Como evitar que tais práticas experimentais se reduzam a apanágio de um
vanguardismo isolado e elitista? Que
instituições econômicas, sociais e políticas permitiriam propagá-las para
aproveitar a energia de todos? As respostas dadas a essas perguntas introduzem universo de debates diferente
daquele que a humanidade herdou do
século 19. As opções ideológicas e institucionais não se estão estreitando.
Estão expandindo. Apenas ainda não
sabemos reconhecê-las. Faltam-nos
conceitos e palavras.
O Brasil, com sua vitalidade desmesurada e seu pendor para o improviso,
estaria destinado a ocupar lugar de
prol nessa tendência mundial.

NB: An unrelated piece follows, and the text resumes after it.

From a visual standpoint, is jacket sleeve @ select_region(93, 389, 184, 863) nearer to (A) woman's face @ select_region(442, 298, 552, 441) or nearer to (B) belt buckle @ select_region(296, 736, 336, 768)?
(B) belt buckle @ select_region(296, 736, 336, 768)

Se conseguíssemos equipar essa energia empreendedora e frustrada que rola pelo
Brasil, transformaríamos radicalmente o país. Para que isso aconteça, entretanto, temos de preencher dois requisitos. O primeiro é a construção de
ensino analítico e capacitador que, ao
levantar todos os alunos, ofereça
oportunidades especiais aos mais talentosos e aplicados. O segundo é o
rompimento da camisa-de-força que
vestimos em matéria de política econômica: uma política que, tal qual o
padrão-ouro do século 19, subordina
as exigências da economia real às conveniências da confiança financeira.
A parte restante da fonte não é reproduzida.